===== Input for this task =====

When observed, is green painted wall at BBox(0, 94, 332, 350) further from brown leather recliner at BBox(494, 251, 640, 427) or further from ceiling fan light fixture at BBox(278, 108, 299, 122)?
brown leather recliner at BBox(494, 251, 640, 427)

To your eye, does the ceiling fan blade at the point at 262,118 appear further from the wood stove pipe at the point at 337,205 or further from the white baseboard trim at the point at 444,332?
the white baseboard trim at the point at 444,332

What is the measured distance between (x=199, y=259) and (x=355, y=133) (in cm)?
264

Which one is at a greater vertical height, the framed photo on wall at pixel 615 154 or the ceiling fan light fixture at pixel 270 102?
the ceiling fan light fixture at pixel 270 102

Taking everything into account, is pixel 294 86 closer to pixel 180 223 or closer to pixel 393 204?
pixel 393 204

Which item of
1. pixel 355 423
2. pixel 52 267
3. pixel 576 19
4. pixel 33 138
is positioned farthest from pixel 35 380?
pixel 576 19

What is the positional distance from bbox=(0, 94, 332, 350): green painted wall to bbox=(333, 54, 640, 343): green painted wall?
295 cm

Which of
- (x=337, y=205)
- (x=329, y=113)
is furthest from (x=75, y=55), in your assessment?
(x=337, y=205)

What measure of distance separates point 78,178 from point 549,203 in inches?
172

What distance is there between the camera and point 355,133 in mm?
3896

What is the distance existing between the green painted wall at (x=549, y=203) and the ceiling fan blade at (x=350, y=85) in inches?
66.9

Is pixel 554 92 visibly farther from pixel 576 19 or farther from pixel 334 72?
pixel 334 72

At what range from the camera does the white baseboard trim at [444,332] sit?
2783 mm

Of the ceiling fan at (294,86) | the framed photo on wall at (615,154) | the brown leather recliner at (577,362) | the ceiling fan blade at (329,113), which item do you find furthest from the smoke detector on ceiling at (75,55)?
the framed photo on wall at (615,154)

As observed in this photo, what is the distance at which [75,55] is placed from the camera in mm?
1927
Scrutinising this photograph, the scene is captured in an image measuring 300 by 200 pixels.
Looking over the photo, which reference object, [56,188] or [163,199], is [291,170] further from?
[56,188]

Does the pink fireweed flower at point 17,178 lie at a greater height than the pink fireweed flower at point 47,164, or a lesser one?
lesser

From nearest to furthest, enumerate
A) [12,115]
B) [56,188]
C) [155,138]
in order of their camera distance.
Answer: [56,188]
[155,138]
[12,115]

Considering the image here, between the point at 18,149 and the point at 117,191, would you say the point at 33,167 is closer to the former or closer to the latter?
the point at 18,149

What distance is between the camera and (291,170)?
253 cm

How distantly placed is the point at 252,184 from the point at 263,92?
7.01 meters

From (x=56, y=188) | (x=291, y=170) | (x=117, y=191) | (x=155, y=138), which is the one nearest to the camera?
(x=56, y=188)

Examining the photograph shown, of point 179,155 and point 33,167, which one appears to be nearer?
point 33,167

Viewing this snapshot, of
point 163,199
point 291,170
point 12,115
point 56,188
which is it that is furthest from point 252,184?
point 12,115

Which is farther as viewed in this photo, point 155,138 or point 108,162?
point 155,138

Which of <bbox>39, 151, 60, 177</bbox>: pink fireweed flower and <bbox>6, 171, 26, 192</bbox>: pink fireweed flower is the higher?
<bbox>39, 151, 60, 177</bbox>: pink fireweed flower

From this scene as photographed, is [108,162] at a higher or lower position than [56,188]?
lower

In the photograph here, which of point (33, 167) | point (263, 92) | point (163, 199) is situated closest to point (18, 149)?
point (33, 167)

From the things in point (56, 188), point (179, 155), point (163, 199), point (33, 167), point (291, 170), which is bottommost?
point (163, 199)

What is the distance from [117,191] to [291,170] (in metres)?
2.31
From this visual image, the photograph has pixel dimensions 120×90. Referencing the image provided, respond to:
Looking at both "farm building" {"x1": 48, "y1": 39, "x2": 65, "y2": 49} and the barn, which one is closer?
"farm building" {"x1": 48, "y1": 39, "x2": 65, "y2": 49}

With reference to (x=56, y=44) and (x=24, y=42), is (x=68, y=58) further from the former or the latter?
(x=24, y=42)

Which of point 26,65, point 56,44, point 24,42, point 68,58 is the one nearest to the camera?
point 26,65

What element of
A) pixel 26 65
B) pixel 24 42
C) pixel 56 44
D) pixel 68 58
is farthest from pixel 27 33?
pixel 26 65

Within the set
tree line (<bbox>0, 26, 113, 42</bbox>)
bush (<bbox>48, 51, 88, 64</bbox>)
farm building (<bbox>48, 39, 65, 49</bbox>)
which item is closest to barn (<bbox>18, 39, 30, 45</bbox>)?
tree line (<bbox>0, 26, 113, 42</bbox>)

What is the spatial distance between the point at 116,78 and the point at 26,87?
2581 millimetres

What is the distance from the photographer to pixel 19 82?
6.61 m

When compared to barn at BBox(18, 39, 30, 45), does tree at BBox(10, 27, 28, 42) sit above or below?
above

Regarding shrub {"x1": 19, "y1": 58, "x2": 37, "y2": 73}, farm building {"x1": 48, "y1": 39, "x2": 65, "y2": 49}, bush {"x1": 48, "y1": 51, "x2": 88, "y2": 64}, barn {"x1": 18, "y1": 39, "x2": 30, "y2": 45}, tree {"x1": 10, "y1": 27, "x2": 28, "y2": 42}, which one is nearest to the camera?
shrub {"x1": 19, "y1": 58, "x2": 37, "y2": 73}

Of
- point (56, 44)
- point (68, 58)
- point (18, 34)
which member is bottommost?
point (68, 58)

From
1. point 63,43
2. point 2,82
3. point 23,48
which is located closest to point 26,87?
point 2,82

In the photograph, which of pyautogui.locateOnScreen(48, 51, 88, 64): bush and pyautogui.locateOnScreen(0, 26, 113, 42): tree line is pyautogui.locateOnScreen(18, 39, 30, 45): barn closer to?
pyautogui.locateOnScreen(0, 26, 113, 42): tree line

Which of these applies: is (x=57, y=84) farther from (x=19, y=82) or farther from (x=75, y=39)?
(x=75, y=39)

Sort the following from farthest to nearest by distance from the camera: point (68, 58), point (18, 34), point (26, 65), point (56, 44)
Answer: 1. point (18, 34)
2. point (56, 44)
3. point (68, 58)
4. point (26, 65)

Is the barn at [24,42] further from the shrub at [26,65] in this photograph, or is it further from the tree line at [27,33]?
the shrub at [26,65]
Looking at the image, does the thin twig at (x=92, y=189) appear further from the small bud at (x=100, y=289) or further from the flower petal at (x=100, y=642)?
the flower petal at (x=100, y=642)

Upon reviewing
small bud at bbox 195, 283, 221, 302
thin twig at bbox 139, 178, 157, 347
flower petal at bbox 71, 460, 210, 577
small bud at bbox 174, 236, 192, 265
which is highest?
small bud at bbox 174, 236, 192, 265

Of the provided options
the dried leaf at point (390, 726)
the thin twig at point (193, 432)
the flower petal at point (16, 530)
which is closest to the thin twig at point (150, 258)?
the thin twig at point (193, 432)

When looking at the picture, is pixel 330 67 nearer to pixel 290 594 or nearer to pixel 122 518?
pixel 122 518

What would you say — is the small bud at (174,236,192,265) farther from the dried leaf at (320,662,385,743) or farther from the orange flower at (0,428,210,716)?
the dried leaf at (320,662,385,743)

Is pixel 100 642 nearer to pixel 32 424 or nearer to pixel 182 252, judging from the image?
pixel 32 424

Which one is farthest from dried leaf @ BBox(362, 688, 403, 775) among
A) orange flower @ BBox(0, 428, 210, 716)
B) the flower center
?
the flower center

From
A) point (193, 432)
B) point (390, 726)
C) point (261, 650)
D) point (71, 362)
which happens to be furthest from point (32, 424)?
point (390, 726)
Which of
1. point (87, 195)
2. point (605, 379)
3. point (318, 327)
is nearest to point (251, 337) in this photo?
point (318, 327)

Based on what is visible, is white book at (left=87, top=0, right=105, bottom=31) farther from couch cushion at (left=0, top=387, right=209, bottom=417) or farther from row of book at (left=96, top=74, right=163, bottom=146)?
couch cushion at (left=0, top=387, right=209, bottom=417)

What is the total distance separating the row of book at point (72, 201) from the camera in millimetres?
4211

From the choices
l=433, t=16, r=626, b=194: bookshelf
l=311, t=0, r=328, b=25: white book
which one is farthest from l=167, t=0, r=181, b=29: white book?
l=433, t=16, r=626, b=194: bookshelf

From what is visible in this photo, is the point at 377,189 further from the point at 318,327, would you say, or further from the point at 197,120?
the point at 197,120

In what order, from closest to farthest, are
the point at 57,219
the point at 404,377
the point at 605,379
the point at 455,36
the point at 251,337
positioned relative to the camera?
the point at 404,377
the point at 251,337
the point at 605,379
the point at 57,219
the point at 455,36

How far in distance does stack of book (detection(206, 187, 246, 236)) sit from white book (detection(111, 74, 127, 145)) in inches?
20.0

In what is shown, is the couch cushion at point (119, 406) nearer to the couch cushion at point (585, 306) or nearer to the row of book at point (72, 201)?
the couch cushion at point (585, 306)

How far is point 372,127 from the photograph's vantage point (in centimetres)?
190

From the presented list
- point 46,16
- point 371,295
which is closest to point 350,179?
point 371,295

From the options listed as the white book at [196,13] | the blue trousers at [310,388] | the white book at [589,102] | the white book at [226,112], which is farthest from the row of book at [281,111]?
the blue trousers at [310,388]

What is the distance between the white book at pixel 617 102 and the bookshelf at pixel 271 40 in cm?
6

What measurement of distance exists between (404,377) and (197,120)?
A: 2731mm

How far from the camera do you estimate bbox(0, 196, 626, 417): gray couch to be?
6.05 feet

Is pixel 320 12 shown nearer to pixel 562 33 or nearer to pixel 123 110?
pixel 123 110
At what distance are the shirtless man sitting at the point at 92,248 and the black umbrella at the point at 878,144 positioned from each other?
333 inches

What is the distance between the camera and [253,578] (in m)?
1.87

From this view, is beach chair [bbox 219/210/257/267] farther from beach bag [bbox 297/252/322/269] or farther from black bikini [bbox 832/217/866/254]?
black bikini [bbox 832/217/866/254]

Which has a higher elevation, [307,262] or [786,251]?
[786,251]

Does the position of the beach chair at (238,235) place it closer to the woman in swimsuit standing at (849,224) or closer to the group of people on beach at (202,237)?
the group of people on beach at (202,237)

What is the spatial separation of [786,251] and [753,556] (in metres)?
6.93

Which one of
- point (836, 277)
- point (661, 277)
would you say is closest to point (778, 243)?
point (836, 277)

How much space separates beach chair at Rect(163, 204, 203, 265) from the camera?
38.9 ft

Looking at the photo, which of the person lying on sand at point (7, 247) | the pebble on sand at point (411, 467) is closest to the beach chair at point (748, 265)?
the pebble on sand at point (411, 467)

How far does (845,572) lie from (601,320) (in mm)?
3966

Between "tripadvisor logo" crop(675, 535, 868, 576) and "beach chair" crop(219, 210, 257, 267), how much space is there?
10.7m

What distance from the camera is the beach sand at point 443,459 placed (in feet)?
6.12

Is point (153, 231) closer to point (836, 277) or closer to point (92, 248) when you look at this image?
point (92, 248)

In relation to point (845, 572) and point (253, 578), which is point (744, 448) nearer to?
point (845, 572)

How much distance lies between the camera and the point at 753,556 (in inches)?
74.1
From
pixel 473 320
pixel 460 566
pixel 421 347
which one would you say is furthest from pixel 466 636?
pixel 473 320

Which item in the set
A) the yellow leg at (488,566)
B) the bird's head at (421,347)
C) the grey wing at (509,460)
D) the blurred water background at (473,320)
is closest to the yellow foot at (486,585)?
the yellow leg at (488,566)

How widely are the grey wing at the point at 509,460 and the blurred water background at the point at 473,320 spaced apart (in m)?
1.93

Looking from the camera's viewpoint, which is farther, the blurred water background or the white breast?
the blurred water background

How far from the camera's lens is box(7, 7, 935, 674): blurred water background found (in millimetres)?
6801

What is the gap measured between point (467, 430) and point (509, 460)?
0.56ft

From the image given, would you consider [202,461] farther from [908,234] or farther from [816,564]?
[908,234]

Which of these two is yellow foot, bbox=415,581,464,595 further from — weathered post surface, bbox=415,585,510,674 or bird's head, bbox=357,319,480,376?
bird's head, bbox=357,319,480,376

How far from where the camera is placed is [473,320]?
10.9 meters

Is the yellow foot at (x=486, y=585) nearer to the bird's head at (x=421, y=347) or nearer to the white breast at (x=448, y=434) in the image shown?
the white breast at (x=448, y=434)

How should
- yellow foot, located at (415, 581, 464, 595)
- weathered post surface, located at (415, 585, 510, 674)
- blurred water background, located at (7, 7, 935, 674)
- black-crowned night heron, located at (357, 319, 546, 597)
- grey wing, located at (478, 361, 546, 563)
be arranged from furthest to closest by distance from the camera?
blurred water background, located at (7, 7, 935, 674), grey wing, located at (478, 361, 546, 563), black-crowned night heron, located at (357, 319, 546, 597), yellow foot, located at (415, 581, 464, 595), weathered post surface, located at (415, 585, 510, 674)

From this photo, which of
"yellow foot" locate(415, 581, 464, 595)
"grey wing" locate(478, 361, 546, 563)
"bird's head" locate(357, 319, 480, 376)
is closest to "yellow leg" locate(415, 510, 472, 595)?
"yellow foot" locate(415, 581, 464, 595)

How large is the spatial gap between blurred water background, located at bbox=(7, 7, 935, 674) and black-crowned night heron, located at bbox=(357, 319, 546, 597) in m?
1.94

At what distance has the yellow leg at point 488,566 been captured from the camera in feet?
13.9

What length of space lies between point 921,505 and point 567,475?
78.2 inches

=====

Reproduce, exactly and with nothing added, the lines from the one that includes "From this photo, which of" through the last line of the material.

From this photo, which of
"yellow foot" locate(415, 581, 464, 595)
"grey wing" locate(478, 361, 546, 563)
"bird's head" locate(357, 319, 480, 376)
is closest to "yellow leg" locate(415, 510, 472, 595)?
"yellow foot" locate(415, 581, 464, 595)

How large is the spatial gap between blurred water background, located at bbox=(7, 7, 935, 674) and black-crowned night heron, located at bbox=(357, 319, 546, 597) in m?
1.94

At what distance has the yellow leg at point 488,566 been captured from the camera in feet?
13.9

What length of space lies between point 921,505 and point 567,475?
78.2 inches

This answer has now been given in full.